I've been learning about the E_6, E_7, and E_8 lattices lately, with a lot of help from David Richter. If one reads about these in Coxeter's "Regular Polytopes", one comes across the Gosset polytopes. It is well-known that the 8-dimensional Gosset polytope, 4_21, has 240 vertices, corresponding to the vertices of two concentric 600-cells. David showed me how to compute the edges of 4_21 by finding all pairs of those 240 vertices that have a dot-product of one. This turned out to be pretty trivial to "code up" based on vZome and my existing 600cell.vef dataset, and the result is what you see below. Gosset's 4_21 polytope, in an interactive 3D view. Use your mouse to rotate, zoom, and pan.

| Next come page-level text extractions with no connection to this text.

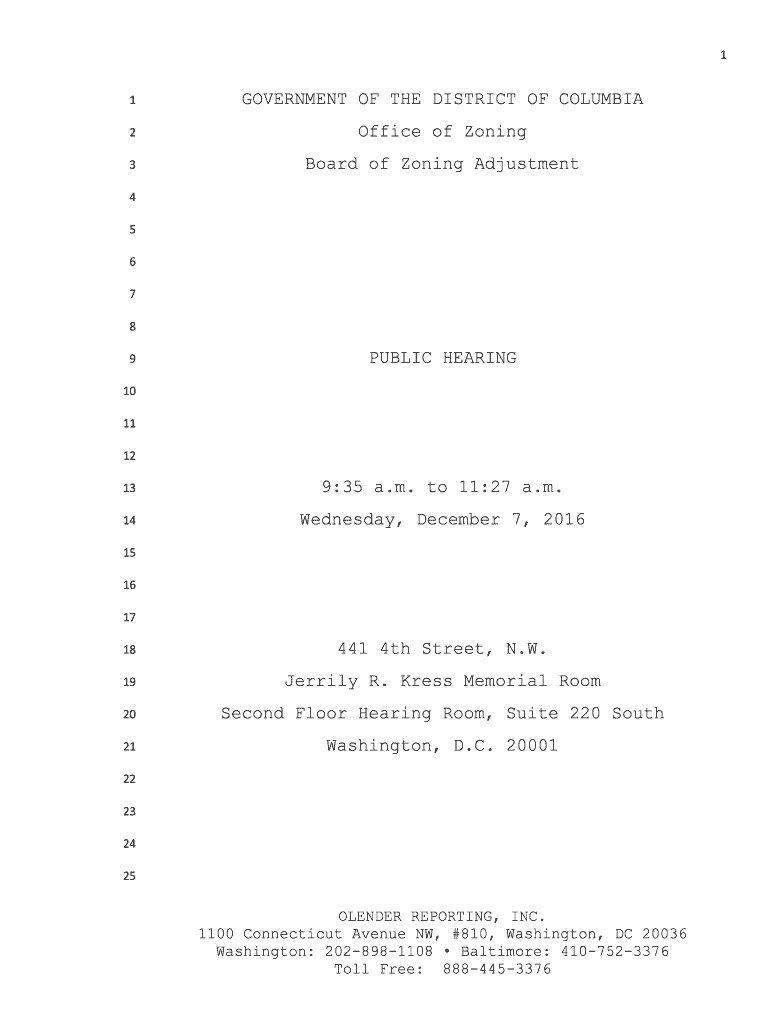 1

1 GOVERNMENT OF THE DISTRICT OF COLUMBIA
2 Office of Zoning
3 Board of Zoning Adjustment
4
5
6
7
8
9 PUBLIC HEARING
10
11
12
13 9:35 a.m. to 11:27 a.m.
14 Wednesday, December 7, 2016
15
16
17
18 441 4th Street, N.W.
19 Jerrily R. Kress Memorial Room
20 Second Floor Hearing Room, Suite 220 South
21 Washington, D.C. 20001
22
23
24
25

OLENDER REPORTING, INC.
1100 Connecticut Avenue NW, #810, Washington, DC 20036
Washington: 202-898-1108 • Baltimore: 410-752-3376
Toll Free: 888-445-3376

It definitely appears that David's conjecture he stated in Banff may well be correct: that this projection of 4_21 can be constructed by building two concentric 600-cells, scaled by the golden ratio, then connecting any two balls when you can with a red, yellow, or blue strut. The model is quite clearly heavily interconnected, with every strut intersecting several others in the interior. This is the effect of projecting 6720 edges (between 240 vertices) from eight dimensions down to three... there are no edge intersections in the 8-dimensional original.

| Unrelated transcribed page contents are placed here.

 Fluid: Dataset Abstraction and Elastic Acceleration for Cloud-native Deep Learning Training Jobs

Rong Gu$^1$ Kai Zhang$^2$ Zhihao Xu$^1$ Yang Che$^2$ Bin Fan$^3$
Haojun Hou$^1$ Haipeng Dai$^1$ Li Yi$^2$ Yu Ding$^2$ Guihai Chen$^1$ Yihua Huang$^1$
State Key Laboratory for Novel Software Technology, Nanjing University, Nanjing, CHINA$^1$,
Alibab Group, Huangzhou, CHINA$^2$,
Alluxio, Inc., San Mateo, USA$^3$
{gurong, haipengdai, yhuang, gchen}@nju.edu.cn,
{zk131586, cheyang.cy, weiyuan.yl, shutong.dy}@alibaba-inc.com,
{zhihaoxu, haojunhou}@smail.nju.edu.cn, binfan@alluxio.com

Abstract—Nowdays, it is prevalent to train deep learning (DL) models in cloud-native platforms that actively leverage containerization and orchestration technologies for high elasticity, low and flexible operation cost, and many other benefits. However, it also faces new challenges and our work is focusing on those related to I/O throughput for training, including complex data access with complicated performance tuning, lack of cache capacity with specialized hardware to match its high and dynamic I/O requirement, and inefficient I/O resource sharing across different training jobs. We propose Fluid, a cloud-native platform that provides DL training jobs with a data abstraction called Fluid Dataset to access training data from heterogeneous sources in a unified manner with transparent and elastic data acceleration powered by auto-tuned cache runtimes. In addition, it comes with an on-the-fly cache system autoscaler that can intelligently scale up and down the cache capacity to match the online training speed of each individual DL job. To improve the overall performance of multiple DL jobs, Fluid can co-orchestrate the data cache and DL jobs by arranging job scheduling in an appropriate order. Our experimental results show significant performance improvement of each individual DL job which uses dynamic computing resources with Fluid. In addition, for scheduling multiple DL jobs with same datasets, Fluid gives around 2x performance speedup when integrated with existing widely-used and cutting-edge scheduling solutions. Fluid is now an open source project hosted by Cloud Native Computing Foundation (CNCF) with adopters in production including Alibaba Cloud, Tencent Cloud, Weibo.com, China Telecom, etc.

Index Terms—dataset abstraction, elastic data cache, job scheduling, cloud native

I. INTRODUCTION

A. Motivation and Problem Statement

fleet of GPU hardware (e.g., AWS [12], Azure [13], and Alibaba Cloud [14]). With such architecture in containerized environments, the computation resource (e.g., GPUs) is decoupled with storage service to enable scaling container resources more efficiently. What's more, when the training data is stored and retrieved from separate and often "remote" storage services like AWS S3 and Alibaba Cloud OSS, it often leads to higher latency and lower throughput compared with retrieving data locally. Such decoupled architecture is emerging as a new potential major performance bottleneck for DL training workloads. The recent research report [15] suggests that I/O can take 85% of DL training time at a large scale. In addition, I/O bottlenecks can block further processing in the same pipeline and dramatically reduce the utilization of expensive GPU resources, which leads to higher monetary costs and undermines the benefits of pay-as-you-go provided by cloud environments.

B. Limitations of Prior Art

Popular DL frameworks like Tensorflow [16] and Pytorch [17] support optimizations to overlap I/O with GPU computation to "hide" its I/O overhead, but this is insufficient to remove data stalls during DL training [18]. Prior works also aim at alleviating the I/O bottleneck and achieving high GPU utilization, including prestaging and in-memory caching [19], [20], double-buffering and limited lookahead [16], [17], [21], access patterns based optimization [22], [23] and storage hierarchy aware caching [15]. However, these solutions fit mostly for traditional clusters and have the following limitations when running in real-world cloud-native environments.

Although it might be difficult to prove, I suspect that the projection of 4_21 into 4-dimensional space has H_4 symmetry. It is certainly true that the E_8 reflection group contains a subgroup isomorphic to the H_4 reflection group, a fact we will explore this weekend in the Chicago Zomeposium hosted by Chris Palmer.

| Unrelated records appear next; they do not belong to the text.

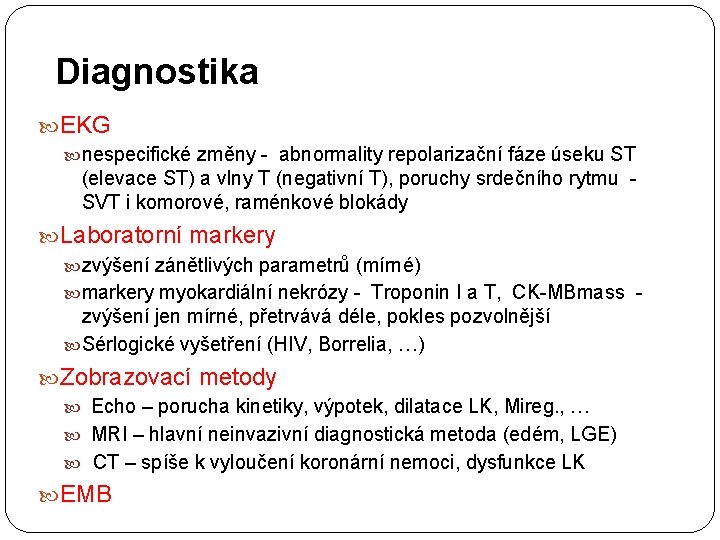 Diagnostika

EKG

nespecifické změny - abnormality repolarizační fáze úseku ST (elevace ST) a vlny T (negativní T), poruchy srdečního rytmu - SVT i komorové, raménkové blokády

Laboratorní markery

zvýšení zánětlivých parametrů (mírné)

markery myokardiální nekrózy - Troponin I a T, CK-MBmass - zvýšení jen mírné, přetrvává déle, pokles pozvolnější

Sérlogické vyšetření (HIV, Borrelia, …)

Zobrazovací metody

Echo – porucha kinetiky, výpotek, dilatace LK, Mireg., …

MRI – hlavní neinvazivní diagnostická metoda (edém, LGE)

CT – spíše k vyloučení koronární nemoci, dysfunkce LK

EMB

David also told me how to compute the vertex figure of 4_21, which turns out to be 3_21, the Gosset polytope in seven dimensions. Where 4_21 has E_8 symmetry, 3_21 has E_7 symmetry. To find a single 3_21 in a 4_21, select any vertex of 4_21, then find the nearest 56 vertices, and all (756) "short" edges among them. This turns out to be another trivial exercise in finding vertex pairs with dot product equal to one. The result of this exercise, after centering on the origin, is shown below.

This model is quite a bit less cluttered than the 4_21 projection, but note that there is a high degree of edge intersection near the center. This is made more clear by the beautiful orthogonal projection down a red direction shown below. The model has H_3 symmetry but evidently not H_4, consistent with the fact (?) that E_7 does NOT contain a subgroup isomorphic to H_4. Constructing this in real Zome would be a real challenge!

Now, I've described two separate algorithms using dot products, one to compute the "short" edges given a vertex set, and another to find the vertex figure of a polytope. We can apply these two algorithms to a vertex of 3_21, to produce 2_21, its vertex figure, the Gosset polytope in 6 dimensions. 2_21 has E_6 symmetry. A projection into Zome is shown below. The model has a single axis of fivefold symmetry.

The view below is looking almost directly down the fivefold symmetry axis. This model is very feasible to construct in real Zome, though probably at one "tau scale" larger than shown, to allow for the struts to bypass one another rather than introducing "false vertices" at the intersections.

Do you think these Zome models are complicated? In fact, they are deceptively simple, since such highly symmetric projections of the Gosset polytopes naturally result in a high degree of "coincidence", where separate vertices and edges overlay each other when projected to 3-space. To get a clearer sense of the complexity of these polytopes, one really has to move toward less symmetric projections. Fortunately, vZome offers the ability to perform quaternion rotations on the 4D model before projecting to three dimensions. A "green quaternion" seems to always put the model into a tetrahedral symmetry system, as we saw a couple of weeks ago. Here is such a projection of the 2_21 we just saw:

This projection is a model with three-fold symmetry, and the view above shows the model from the side. Note the two corner-wise overlapped blue cubes; these lie along the symmetry axis. Note also the yellow rhombic dodecahedron. The view below shows the model from a viewpoint looking down the symmetry axis. Note how different this projection looks from the "real Zome" projection!